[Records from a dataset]
## Start
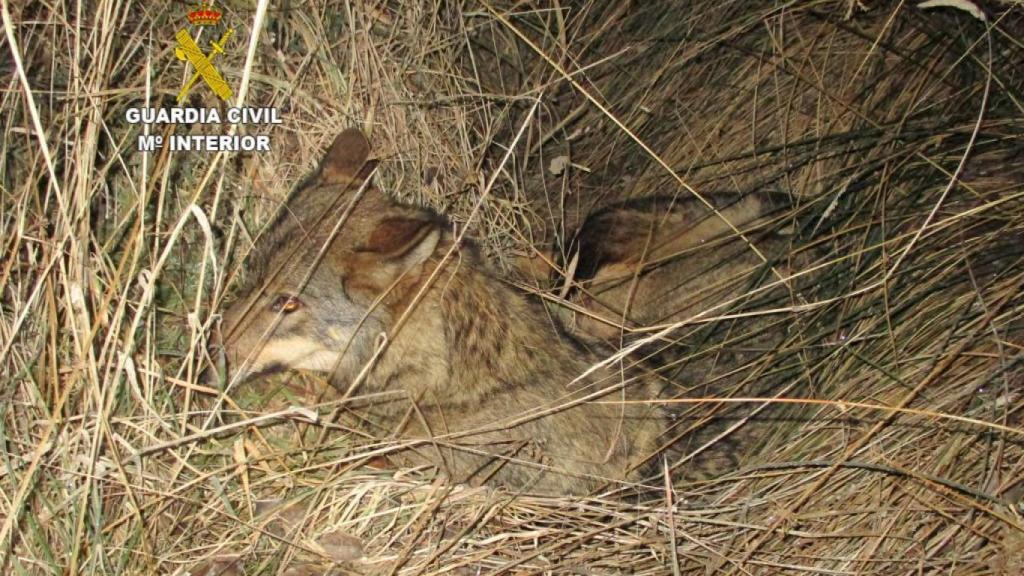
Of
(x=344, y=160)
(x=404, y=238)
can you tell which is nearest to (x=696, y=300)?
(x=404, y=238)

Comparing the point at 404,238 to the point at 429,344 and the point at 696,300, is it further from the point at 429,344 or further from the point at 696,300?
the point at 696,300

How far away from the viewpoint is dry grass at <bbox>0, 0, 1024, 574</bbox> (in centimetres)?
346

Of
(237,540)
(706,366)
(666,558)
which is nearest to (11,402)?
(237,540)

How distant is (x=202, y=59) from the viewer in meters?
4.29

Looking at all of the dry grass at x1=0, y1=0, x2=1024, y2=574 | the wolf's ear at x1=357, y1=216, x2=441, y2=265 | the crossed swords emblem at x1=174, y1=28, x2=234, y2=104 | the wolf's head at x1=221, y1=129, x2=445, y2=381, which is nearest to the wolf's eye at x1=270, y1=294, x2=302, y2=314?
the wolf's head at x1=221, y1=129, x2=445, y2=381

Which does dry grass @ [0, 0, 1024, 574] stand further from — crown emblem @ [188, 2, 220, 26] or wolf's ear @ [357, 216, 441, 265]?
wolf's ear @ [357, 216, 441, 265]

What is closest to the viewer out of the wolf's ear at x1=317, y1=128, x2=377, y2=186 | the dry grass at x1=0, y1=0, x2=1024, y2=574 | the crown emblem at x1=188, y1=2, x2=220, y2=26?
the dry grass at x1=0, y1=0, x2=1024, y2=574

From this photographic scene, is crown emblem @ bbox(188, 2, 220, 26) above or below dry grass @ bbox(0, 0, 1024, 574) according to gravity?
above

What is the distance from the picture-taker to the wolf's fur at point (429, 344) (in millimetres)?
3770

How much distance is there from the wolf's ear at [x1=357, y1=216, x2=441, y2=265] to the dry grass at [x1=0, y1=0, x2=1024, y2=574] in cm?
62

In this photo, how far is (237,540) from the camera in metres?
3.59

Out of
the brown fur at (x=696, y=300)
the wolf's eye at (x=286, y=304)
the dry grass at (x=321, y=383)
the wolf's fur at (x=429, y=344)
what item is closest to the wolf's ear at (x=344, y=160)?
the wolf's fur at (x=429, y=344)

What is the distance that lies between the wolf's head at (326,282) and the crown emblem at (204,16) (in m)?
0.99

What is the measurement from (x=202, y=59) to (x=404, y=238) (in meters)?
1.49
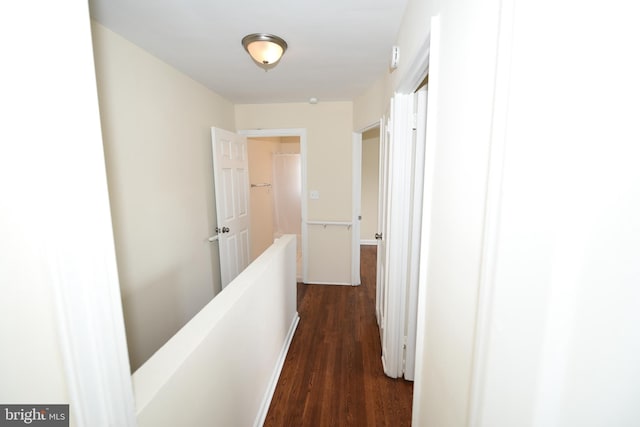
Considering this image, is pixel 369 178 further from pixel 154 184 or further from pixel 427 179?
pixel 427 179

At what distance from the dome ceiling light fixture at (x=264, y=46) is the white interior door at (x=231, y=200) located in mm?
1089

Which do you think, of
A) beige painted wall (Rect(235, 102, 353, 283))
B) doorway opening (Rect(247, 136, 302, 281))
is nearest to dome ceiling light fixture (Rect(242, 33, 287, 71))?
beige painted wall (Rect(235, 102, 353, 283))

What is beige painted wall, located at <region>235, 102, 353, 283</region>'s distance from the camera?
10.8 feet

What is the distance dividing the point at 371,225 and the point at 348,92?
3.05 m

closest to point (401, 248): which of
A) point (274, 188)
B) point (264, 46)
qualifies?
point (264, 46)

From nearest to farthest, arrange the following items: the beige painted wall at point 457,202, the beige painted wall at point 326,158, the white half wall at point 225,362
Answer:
## End
WHAT YOU NEED TO DO →
Copy out all the entries exactly. Images stay out of the copy.

FULL ANSWER →
Of
(x=344, y=160)
(x=404, y=238)
can you tell which is nearest to (x=696, y=300)?
(x=404, y=238)

Comparing the point at 404,238 to the point at 429,344 and the point at 696,300, is it further from the point at 429,344 or further from the point at 696,300?
the point at 696,300

How far away from the viewpoint is dry grass at <bbox>0, 0, 1024, 574</bbox> (in centimetres)?
346

Of
(237,540)
(706,366)
(666,558)
which is nearest to (11,402)?
(237,540)

How distant is (x=202, y=59) from the viewer in meters?
4.29

Looking at all of the dry grass at x1=0, y1=0, x2=1024, y2=574 | the wolf's ear at x1=357, y1=216, x2=441, y2=265 | the crossed swords emblem at x1=174, y1=28, x2=234, y2=104 | the wolf's head at x1=221, y1=129, x2=445, y2=381, which is nearest to the wolf's eye at x1=270, y1=294, x2=302, y2=314?
the wolf's head at x1=221, y1=129, x2=445, y2=381

Which does dry grass @ [0, 0, 1024, 574] stand further from — crown emblem @ [188, 2, 220, 26] or wolf's ear @ [357, 216, 441, 265]?
wolf's ear @ [357, 216, 441, 265]

What is closest to the viewer out of the wolf's ear at x1=317, y1=128, x2=377, y2=186 | the dry grass at x1=0, y1=0, x2=1024, y2=574 | the crown emblem at x1=188, y1=2, x2=220, y2=26?
the dry grass at x1=0, y1=0, x2=1024, y2=574

From this photographic scene, is crown emblem @ bbox(188, 2, 220, 26) above or below dry grass @ bbox(0, 0, 1024, 574) according to gravity?
above

What is the distance from the picture-taker to the wolf's fur at point (429, 344) (in millimetres)?
3770

How much distance is there from the wolf's ear at [x1=357, y1=216, x2=441, y2=265] to the dry grass at [x1=0, y1=0, x2=1024, y2=574] in cm?
62

In this photo, how far is (237,540) from the camera in metres?
3.59

Out of
the brown fur at (x=696, y=300)
the wolf's eye at (x=286, y=304)
the dry grass at (x=321, y=383)
the wolf's fur at (x=429, y=344)
what item is closest to the wolf's ear at (x=344, y=160)?
the wolf's fur at (x=429, y=344)

What is the distance that lies between the wolf's head at (326,282) and the crown emblem at (204,16) (in m)?
0.99

What is the measurement from (x=202, y=59) to (x=404, y=238) (in meters)?
1.49
Considering this image, is pixel 369 178 further from pixel 154 184 or further from pixel 427 179?
pixel 427 179

At what distance from the dome ceiling light fixture at (x=264, y=46) is the white interior door at (x=231, y=200) located in mm?
1089

Which do you think, of
A) beige painted wall (Rect(235, 102, 353, 283))
B) doorway opening (Rect(247, 136, 302, 281))
is nearest to dome ceiling light fixture (Rect(242, 33, 287, 71))?
beige painted wall (Rect(235, 102, 353, 283))

What is beige painted wall, located at <region>235, 102, 353, 283</region>'s distance from the camera?
10.8 feet

What is the distance dividing the point at 371,225 and the point at 348,92?
3.05 m

closest to point (401, 248): which of
A) point (274, 188)
B) point (264, 46)
qualifies?
point (264, 46)

From nearest to farthest, arrange the following items: the beige painted wall at point 457,202, the beige painted wall at point 326,158, the white half wall at point 225,362
Answer:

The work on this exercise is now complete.